Em mensagem enviada ao presidente da Câmara dos Deputados, Eduardo Cunha (PMDB-RJ), os ministros afirmam que “a simplificação de subsistemas, ritos, fases e atos processuais deve ser concebida em adequado alinhamento com a realidade dos tribunais pátrios (não podendo ser estabelecida a qualquer custo”.

De acordo com a mensagem, esse “sistema de compartilhamento de competências”, além de influenciar nos números da demanda, também é uma “importante fase procedimental, na medida que filtra a remessa de recursos manifestamente inadmissíveis ou em confronto com a jurisprudência consolidada dos tribunais de superposição”.
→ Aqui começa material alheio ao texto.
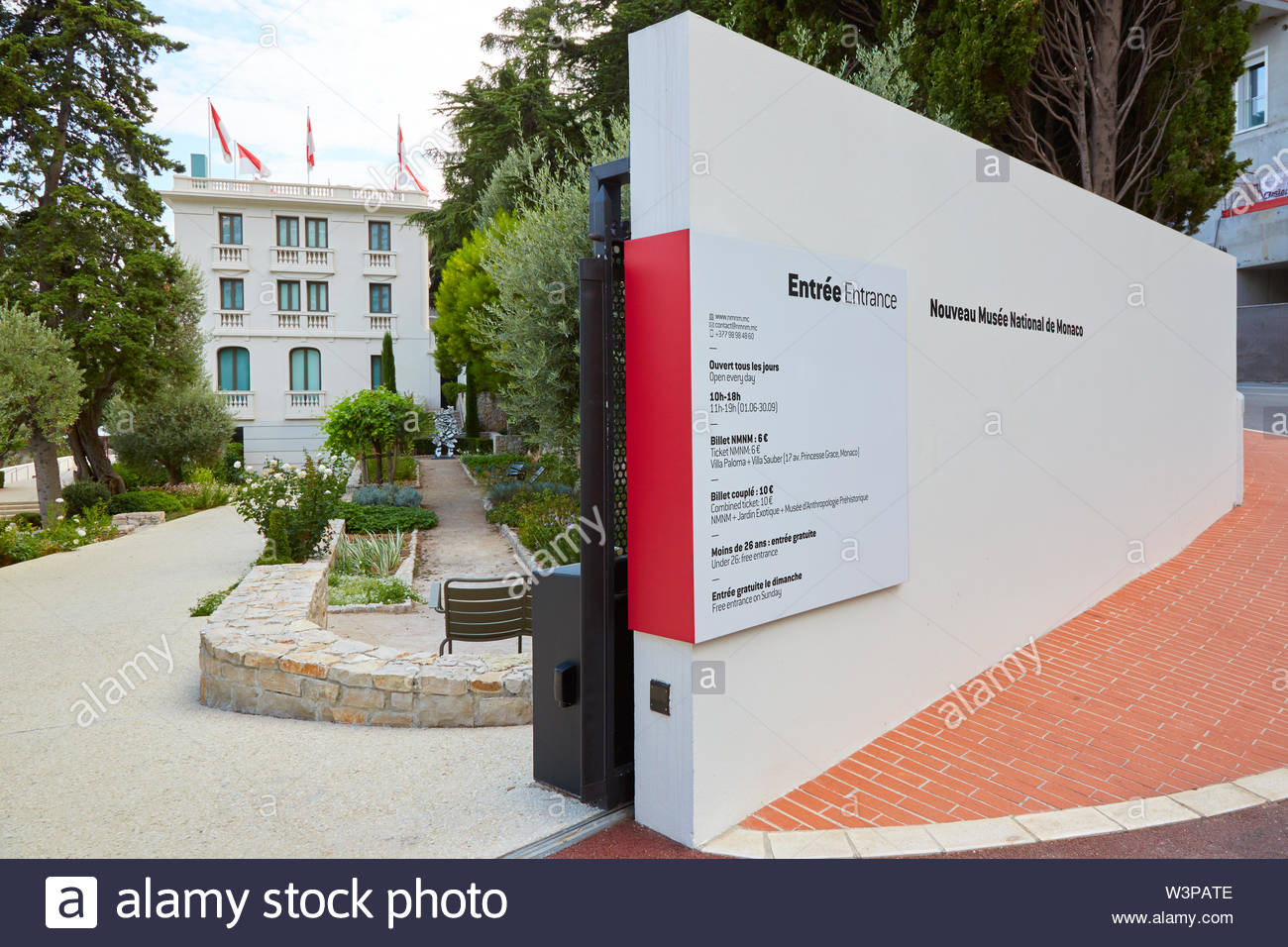 monte carlo monaco august 20 2016 villa paloma contemporary art museum entrance gate and garden in a summer day in monte carlo monaco W3PATE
A exposição de motivos também afirma que, como ainda é previsto o agravo aos superiores, há uma participação de todas as cortes na admissibilidade dos recursos. Segundo o texto, a regra ainda em vigor “impõe exercício de vinculação dos órgãos da jurisdição ao patrimônio hermenêutico formado pelos tribunais superiores”.

Tramitações
Na Câmara, quem acompanha o tema é o deputado Paulo Teixeira (PT-SP). Advogado de formação, ele foi o relator do novo CPC na Casa quando ele ainda era projeto de lei e teve o trabalho bastante elogiado por quem acompanhou o tema.
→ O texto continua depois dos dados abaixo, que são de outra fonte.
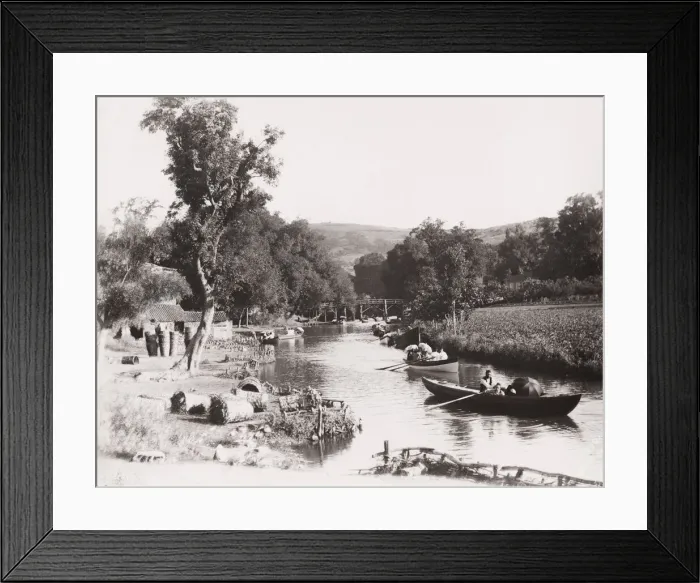 Framed Print : Pleasure boats on a river, Turkey Framed Print : Pleasure boats on a river, Turkey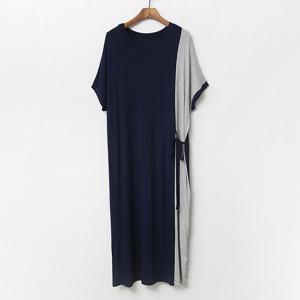 [아이우먼] 더슬림배색롱원피스 EME401M506 빅사이즈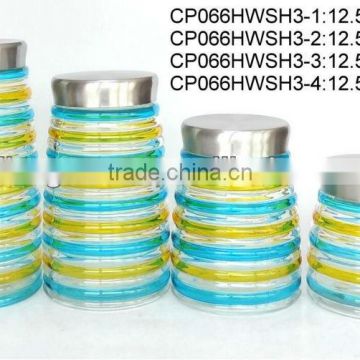 CP066HWSH3 hand-painted glass jar with stainless steel lid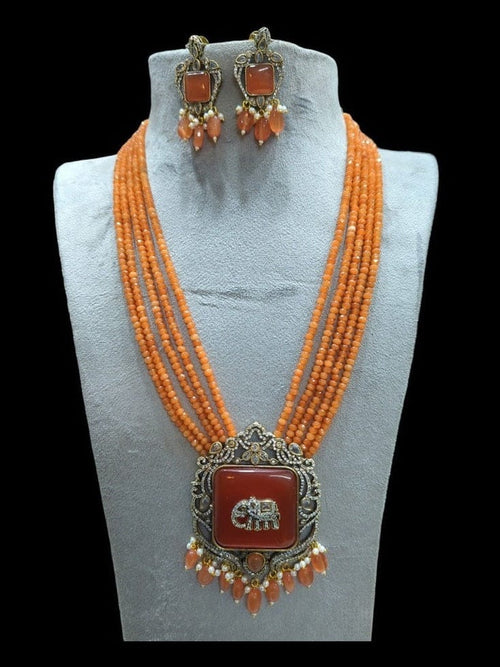 Aganya kreation jewelry Sets Revti Kundan Semi Precious Set - Elegant Ethnic Jewelry Orange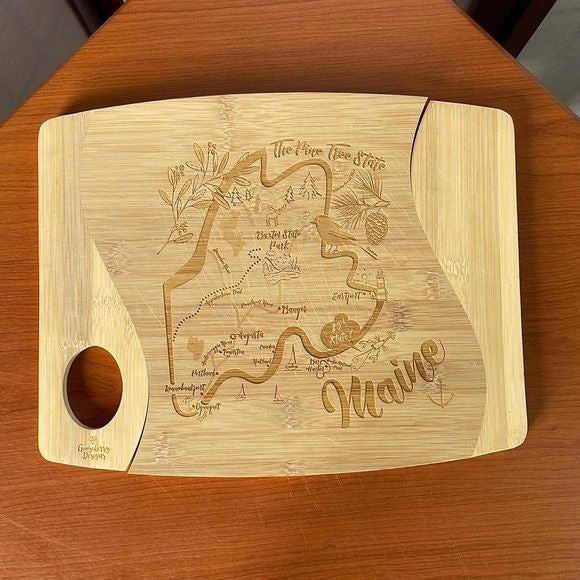 Gooseberry Designs 100% Bamboo Swoosh Maine Laser & Handcarved Cutting Board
O deputado afirma que está em conversas com os tribunais para que se veja o que é possível fazer. “Acho estranho os tribunais abrirem mão de poder desse jeito. Não é algo comum”, comenta. Teixeira aponta duas razões para que a regra que consta do novo CPC seja mantida. A primeira é o alto índice de agravos e o fato de a nova forma de juízo de admissibilidade “mantém com os tribunais superiores o controle sobre o tema. São eles é quem vão estabelecer os parâmetros”.

A segunda razão é que não haverá a catástrofe prevista, segundo o deputado. “É simples estabelecer uma estrutura para a filtragem. Os tribunais superiores podem fazer convênios com as cortes de origem, seja para que o segundo grau continue fazendo o juízo, mas sob a batuta dos superiores, seja por meio da requisição de servidores.”
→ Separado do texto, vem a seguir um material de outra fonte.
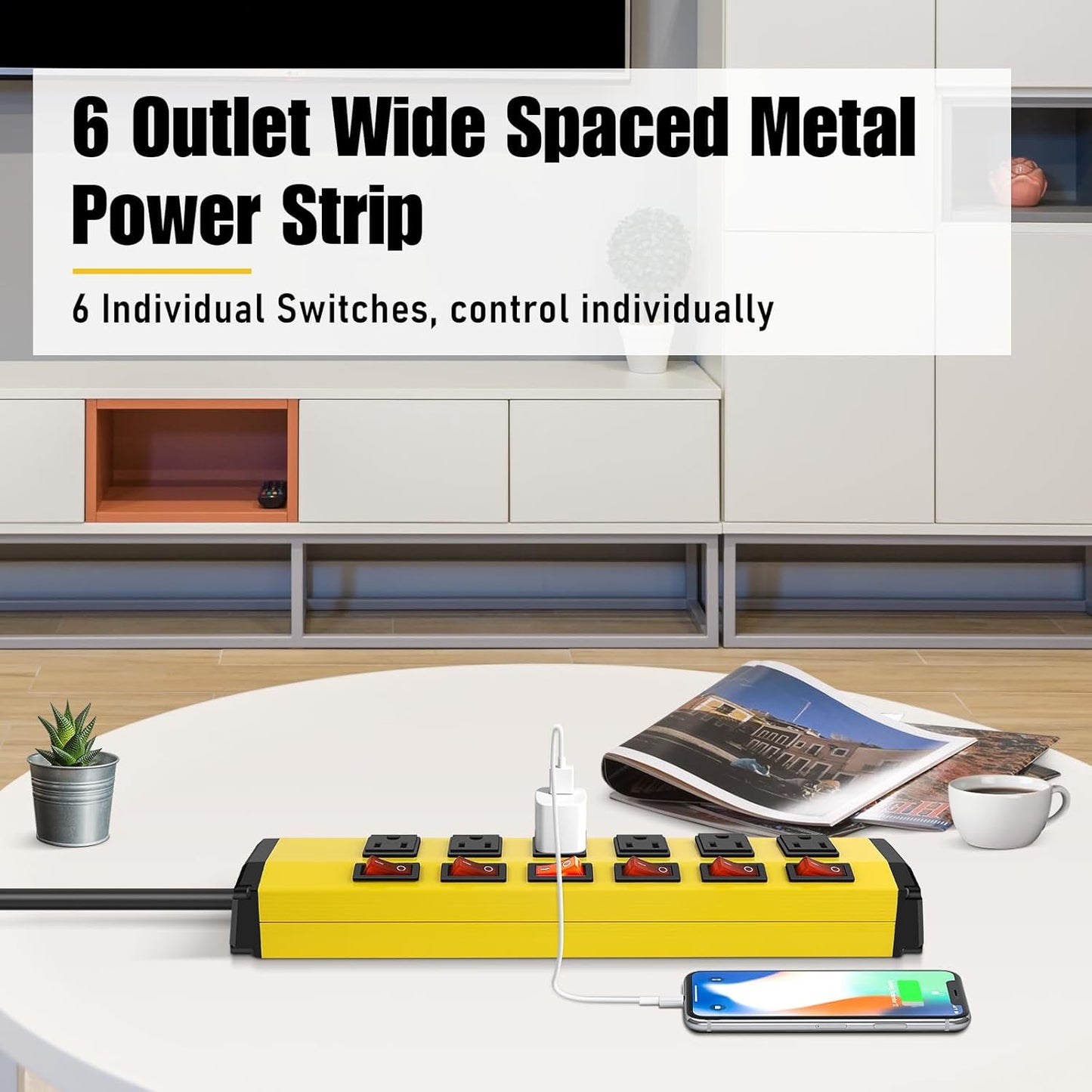 ANNQUAN 6 Outlet Metal Power Strip with 6 Individual Switches,Heavy Duty Power Strip 1200J 15A 3FT Cord Home Office Industrial Commercial Shop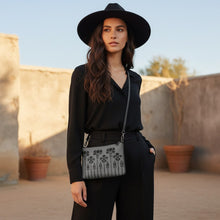 Load image into Gallery viewer, Melodia Gallery crossbody bag in cool grey faux leather with a black Art Nouveau iris stencil design. Adjustable strap.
“Estamos certos de que isso é um grande ganho para os tribunais, e me pergunto por que eles querem abrir mão de poder. Para eles é uma economia, até jurisprudencial e de controle das decisões. Vão conseguir reduzir o número de agravos. Eles podem implementar isso de maneira tranquila”, afirma o deputado.

Origem
O novo CPC foi elaborado por uma comissão de juristas presidida pelo ministro Luiz Fux, hoje no Supremo, na época no STJ. O grande objetivo do grupo era valorizar a jurisprudência e os precedentes, como forma de trazer mais segurança jurídica ao país.

A questão da admissibilidade trouxe críticas ao ministro por parte dos colegas de STF. O ministro Gilmar Mendes, por exemplo, acredita que “fazer uma reforma no CPC para agravar a situação já grave das cortes supremas é algo que não se recomenda”, conforme disse à Folha de S.Paulo. Para o ministro Marco Aurélio, é um “retrocesso”.

O que tem circulado em Brasília é que o pai da ideia é o ministro Sidnei Beneti, aposentado do STJ. Mas o que consta do novo CPC é uma simplificação do que Beneti propôs.

O ministro tentou traduzir para a realidade brasileira o sistema do tribunal alemão equivalente ao STJ, o Bundesgerichtshof, ou BGH. Lá, quando os tribunais de segunda instância decidem num processo, os julgadores decidem se o processo trata de tese nova para aquela corte.

No caso de ser discussão nova, o recurso sobe automaticamente. Se não for tese nova, abre-se um prazo para a interposição de agravo e quem decide se esse caso deve subir ou não é uma comissão de análise composta por três membros do BGH. Basta um voto para que o caso seja admitido.

“Do jeito que está, é uma catástrofe”, comentou o ministro Beneti ao Anuário da Justiça Brasil 2015. “Mas tem o lado bom e o lado ruim. É péssimo do ponto de vista da aplicação: imagine a quantidade de recursos que vão chegar ao STJ de repente. Mas é bom no sentido de criar essa necessidade nos tribunais de solucionar o problema. Força o enfrentamento da questão.”